NRATV ignored Alabama police shooting of E.J. Bradford Jr., a Black veteran and licensed gun owner

The news programs on the National Rifle Association’s media outlet NRATV had no discussion of a police shooting in Alabama that killed an African-American veteran and legal gun owner.

This lack of coverage was the latest example of the NRA failing to stand up for Black gun owners who are unjustly killed by police.

On November 22, police officers responded to a shooting inside a mall in Hoover, AL, and fatally shot 21-year-old Emantic Fitzgerald Bradford Jr., who they initially claimed was the gunman who wounded two others. Officers later released a statement saying that Bradford was not the shooter and that the real gunman remained at large, but insisted that “Mr. Bradford brandished a gun during the seconds following the gunshots” which “instantly heightened the sense of threat to approaching police officers.” Witnesses are disputing law enforcement’s claims, with some saying that Bradford’s gun was not brandished, but rather was in his waistband when he was shot. Bradford, who went by E.J., was discharged from the U.S. Army in August and reportedly had a license to carry a firearm when he was killed.

NRATV’s three so-called news shows did not provide any discussion of the police shooting between Monday, November 26, and Wednesday, November 28. (NRATV broadcast reruns on November 22 and 23, and it does not air live programming on weekends.) NRA spokesperson and NRATV host Dana Loesch neglected to cover the shooting during her hour-long program Relentless. Host Grant Stinchfield also ignored Bradford’s death during his program Stinchfield, which is a series of approximately 15-minute updates that air at the top of each hour from 9 a.m. until 1 p.m. EST on weekdays. And NRATV’s weekday three-hour talk radio-style show, Cam & Co., also failed to discuss the shooting during its November 26 and 27 episodes. (The November 28 edition of Cam & Co. was a rerun.)

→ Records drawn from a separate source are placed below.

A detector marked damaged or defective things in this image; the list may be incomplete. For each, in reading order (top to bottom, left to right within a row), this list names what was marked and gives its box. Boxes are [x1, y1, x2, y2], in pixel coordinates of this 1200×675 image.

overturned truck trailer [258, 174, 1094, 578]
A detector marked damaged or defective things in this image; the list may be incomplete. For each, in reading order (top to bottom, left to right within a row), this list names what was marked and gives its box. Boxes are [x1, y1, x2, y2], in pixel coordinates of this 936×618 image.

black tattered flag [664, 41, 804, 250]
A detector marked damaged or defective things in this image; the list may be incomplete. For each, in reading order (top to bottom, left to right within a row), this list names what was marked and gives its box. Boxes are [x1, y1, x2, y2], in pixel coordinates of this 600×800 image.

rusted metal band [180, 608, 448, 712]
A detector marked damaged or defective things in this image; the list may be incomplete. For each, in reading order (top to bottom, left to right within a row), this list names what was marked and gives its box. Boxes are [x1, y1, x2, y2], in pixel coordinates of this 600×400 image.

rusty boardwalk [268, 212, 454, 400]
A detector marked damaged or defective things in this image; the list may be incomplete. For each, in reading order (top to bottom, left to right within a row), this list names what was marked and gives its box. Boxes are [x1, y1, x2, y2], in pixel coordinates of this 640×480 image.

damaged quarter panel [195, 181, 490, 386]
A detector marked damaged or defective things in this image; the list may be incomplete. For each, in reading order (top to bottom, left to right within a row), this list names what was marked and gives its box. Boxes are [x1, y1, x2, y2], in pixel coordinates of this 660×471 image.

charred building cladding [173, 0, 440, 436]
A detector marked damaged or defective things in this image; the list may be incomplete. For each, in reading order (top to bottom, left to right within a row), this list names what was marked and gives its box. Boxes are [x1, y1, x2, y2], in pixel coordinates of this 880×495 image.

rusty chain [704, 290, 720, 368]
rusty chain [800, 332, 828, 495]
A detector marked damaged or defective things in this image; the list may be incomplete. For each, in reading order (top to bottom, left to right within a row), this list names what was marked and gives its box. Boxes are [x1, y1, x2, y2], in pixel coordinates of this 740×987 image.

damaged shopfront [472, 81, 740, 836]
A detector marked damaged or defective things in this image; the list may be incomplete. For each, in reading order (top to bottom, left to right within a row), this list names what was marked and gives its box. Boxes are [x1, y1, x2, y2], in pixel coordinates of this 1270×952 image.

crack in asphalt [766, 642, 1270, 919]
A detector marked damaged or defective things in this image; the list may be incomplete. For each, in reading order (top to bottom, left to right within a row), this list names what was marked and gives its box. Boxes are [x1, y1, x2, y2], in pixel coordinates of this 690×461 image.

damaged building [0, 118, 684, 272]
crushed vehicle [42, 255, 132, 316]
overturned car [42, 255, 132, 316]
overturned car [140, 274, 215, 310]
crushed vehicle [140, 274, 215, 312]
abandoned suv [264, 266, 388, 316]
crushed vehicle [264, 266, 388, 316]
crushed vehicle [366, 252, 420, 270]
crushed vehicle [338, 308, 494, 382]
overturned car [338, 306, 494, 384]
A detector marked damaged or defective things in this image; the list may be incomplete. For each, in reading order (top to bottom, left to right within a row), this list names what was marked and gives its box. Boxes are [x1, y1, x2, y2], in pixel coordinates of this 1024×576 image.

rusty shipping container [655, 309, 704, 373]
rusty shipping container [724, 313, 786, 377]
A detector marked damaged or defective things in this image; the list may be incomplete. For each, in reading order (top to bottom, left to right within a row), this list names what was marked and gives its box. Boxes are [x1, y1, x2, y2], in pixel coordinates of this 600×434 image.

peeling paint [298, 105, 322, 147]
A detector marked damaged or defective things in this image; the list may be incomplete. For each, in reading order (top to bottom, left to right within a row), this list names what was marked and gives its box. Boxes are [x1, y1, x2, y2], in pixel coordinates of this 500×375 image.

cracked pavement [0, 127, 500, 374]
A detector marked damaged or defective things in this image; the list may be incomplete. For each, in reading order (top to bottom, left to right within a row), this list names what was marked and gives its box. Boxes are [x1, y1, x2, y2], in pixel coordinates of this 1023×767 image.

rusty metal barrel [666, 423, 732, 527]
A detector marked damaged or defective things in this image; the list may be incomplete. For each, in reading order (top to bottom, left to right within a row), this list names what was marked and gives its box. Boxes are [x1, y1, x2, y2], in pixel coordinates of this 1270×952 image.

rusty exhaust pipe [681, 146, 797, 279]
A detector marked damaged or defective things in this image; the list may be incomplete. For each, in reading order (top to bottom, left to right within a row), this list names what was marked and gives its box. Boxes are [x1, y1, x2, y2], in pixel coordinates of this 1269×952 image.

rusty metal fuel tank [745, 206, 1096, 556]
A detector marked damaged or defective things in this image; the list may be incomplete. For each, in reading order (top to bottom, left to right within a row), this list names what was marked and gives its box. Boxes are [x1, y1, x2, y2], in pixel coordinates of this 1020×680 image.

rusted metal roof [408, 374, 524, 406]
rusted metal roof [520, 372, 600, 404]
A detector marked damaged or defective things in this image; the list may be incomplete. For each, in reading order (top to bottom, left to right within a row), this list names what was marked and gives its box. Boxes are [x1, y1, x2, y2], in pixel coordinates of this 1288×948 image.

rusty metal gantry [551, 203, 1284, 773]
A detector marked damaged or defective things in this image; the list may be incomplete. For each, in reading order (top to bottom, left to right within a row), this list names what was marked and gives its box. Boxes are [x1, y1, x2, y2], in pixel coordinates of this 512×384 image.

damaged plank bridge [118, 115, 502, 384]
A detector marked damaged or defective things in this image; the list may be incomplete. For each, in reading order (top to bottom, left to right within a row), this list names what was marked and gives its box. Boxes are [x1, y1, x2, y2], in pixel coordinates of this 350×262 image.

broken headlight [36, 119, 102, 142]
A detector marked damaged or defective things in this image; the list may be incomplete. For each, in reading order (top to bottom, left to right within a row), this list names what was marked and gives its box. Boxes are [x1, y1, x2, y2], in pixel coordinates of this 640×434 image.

Instead, NRATV chose to focus on irresponsibly instructing people to charge a gunman during a mass shooting, insisting a migrant caravan currently at the U.S.-Mexico border is a “concocted propaganda scheme,” calling the picture of a migrant mother and her two children being tear-gassed “propaganda at its best,” questioning why a mother would bring her children to the border, and bemoaning the claim that police officers aren’t given due process.  

NRATV has a long pattern of largely ignoring instances of police shooting and kiling Black gun owners. When NRATV hosts have weighed in, it has typically been only to place blame or responsibility for the shooting on the victims of gun violence.